What you are asked to do
Would you please return the lines of the entries below starting at the line that has "Tanzania, site D03, 2012-06-15" and ending at the line that has "2024-07-05T23:11:36, 3-frame burst.", both included, exactly as they are?

(Saved data entries)
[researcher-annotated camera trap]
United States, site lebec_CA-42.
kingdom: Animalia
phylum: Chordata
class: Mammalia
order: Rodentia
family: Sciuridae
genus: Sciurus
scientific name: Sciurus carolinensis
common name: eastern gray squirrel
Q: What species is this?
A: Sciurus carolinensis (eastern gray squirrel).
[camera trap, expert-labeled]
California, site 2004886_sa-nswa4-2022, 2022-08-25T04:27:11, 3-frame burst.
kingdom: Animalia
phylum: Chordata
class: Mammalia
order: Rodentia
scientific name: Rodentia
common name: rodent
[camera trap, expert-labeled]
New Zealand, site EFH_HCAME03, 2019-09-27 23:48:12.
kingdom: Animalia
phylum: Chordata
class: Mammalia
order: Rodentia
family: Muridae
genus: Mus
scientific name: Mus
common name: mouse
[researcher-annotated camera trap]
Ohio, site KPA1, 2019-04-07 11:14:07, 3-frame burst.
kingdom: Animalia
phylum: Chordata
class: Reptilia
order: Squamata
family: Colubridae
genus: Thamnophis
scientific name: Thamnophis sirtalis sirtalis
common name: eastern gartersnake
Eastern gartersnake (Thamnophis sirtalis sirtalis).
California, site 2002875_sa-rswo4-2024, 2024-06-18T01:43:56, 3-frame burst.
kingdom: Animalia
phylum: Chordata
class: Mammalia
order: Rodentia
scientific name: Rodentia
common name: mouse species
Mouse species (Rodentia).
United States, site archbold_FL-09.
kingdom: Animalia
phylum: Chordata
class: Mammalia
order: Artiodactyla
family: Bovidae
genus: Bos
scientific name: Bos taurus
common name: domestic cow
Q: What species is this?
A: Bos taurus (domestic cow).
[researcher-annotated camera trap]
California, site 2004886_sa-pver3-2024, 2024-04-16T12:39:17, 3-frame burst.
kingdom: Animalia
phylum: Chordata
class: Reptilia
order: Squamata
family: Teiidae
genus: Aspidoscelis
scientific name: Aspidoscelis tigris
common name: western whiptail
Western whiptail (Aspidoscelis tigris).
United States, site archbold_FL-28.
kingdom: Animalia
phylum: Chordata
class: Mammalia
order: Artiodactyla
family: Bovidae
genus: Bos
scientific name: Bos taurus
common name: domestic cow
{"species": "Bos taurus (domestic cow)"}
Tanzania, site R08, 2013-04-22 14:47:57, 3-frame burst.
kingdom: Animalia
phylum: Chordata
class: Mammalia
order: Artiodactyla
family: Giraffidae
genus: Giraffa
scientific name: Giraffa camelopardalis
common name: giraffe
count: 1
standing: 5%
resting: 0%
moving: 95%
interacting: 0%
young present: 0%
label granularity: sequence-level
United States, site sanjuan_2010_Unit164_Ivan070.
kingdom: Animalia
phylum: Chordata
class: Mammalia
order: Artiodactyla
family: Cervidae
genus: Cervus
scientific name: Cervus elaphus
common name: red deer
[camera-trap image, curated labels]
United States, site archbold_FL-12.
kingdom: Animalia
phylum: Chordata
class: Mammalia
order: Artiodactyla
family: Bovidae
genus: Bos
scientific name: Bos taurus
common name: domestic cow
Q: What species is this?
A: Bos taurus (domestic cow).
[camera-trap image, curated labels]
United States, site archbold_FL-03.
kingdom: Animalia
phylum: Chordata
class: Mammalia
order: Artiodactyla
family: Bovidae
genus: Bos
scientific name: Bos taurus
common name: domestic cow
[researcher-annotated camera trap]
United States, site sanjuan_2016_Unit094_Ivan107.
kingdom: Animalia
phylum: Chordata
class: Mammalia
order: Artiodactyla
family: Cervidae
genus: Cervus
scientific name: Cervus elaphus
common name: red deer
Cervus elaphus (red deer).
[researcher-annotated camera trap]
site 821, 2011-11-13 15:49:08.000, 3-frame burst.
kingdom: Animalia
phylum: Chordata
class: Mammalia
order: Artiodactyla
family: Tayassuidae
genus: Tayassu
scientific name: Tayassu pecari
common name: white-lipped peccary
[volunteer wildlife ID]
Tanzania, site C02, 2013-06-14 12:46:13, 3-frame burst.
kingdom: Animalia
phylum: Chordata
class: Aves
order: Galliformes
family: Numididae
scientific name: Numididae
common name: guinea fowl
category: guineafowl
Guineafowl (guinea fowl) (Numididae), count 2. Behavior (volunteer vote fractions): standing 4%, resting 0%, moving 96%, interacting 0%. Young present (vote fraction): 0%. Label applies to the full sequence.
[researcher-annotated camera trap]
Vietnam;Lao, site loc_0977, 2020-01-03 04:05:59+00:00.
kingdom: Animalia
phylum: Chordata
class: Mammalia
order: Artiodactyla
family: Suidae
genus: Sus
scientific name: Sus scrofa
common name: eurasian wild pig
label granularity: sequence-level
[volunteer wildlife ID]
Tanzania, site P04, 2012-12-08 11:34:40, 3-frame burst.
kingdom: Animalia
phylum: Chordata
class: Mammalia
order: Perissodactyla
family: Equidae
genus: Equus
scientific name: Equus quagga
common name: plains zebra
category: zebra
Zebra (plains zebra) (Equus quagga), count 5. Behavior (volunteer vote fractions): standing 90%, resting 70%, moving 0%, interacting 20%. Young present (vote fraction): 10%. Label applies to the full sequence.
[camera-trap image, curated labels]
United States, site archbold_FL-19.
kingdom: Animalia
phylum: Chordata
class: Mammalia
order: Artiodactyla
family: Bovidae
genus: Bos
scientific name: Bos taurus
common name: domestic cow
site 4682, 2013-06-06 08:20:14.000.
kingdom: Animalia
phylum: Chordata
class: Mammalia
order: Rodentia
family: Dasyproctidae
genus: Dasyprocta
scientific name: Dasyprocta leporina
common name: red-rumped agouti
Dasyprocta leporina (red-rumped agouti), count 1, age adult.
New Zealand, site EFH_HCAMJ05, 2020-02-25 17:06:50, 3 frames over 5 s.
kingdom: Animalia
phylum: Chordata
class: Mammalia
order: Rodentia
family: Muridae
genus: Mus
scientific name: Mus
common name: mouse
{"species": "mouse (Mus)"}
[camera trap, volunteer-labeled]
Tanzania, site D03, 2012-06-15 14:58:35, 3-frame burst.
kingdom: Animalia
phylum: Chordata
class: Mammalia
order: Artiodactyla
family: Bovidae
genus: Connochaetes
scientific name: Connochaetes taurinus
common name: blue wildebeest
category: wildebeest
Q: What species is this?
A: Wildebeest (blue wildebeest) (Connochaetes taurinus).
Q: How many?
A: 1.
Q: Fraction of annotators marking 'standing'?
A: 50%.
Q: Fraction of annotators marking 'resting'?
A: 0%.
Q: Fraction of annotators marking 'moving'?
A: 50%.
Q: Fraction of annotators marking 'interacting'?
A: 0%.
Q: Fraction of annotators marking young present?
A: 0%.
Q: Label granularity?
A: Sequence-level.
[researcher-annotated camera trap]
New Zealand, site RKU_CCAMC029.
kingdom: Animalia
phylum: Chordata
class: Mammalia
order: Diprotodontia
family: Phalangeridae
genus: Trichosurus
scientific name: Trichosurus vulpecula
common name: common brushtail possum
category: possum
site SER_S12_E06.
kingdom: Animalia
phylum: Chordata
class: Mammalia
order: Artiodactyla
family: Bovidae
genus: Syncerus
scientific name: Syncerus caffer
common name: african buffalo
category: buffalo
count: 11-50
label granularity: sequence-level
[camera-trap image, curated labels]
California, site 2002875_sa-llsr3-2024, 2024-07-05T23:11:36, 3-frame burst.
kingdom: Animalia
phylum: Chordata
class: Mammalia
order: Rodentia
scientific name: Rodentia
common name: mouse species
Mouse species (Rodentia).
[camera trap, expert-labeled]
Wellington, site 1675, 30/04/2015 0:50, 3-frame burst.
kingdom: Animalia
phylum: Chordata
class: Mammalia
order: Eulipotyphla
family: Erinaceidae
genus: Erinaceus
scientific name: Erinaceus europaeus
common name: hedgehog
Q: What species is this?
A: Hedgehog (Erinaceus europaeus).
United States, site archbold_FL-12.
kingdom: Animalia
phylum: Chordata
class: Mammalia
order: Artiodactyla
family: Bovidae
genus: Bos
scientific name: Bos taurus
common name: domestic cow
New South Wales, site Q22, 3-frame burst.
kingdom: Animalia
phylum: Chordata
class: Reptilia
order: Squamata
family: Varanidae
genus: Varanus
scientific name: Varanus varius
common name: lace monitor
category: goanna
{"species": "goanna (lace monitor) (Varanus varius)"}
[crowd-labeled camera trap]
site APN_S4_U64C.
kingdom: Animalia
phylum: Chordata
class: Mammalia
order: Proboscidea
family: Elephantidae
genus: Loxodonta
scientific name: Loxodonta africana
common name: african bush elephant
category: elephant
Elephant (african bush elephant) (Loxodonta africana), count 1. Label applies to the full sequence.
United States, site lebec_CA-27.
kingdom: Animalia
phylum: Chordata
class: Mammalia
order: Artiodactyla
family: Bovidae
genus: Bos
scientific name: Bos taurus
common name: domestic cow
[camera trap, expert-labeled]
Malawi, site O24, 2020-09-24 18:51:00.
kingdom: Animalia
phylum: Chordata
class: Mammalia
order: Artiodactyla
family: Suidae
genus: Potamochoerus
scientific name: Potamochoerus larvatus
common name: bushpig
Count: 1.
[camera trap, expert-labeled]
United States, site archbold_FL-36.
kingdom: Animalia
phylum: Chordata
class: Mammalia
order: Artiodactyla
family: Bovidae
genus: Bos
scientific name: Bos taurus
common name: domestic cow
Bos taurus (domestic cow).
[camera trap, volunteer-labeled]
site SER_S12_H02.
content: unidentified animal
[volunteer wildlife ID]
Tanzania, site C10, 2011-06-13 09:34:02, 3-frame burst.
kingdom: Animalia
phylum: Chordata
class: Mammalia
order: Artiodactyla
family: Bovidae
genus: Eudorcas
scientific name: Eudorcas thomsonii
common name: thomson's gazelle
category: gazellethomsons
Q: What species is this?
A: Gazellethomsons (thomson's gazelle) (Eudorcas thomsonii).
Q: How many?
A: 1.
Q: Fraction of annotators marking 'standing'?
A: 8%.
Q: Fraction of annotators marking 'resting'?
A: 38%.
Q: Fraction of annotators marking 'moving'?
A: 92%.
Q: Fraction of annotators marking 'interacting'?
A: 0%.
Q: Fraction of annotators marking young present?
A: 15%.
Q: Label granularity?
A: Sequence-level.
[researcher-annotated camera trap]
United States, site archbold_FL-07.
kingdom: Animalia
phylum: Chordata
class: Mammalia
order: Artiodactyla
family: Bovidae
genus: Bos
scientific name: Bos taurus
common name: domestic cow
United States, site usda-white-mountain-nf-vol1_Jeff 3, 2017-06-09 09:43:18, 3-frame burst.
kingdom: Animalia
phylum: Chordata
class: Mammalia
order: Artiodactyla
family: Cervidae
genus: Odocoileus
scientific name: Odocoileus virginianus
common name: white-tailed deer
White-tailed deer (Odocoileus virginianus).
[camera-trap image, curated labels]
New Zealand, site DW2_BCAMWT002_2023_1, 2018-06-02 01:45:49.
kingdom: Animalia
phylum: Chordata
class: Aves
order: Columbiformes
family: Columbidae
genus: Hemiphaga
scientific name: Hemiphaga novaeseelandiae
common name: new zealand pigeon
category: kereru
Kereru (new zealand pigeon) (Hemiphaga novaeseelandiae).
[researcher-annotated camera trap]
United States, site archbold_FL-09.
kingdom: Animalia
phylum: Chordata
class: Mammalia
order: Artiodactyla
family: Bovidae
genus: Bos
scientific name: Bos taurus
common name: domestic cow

Your response
Tanzania, site D03, 2012-06-15 14:58:35, 3-frame burst.
kingdom: Animalia
phylum: Chordata
class: Mammalia
order: Artiodactyla
family: Bovidae
genus: Connochaetes
scientific name: Connochaetes taurinus
common name: blue wildebeest
category: wildebeest
Q: What species is this?
A: Wildebeest (blue wildebeest) (Connochaetes taurinus).
Q: How many?
A: 1.
Q: Fraction of annotators marking 'standing'?
A: 50%.
Q: Fraction of annotators marking 'resting'?
A: 0%.
Q: Fraction of annotators marking 'moving'?
A: 50%.
Q: Fraction of annotators marking 'interacting'?
A: 0%.
Q: Fraction of annotators marking young present?
A: 0%.
Q: Label granularity?
A: Sequence-level.
[researcher-annotated camera trap]
New Zealand, site RKU_CCAMC029.
kingdom: Animalia
phylum: Chordata
class: Mammalia
order: Diprotodontia
family: Phalangeridae
genus: Trichosurus
scientific name: Trichosurus vulpecula
common name: common brushtail possum
category: possum
site SER_S12_E06.
kingdom: Animalia
phylum: Chordata
class: Mammalia
order: Artiodactyla
family: Bovidae
genus: Syncerus
scientific name: Syncerus caffer
common name: african buffalo
category: buffalo
count: 11-50
label granularity: sequence-level
[camera-trap image, curated labels]
California, site 2002875_sa-llsr3-2024, 2024-07-05T23:11:36, 3-frame burst.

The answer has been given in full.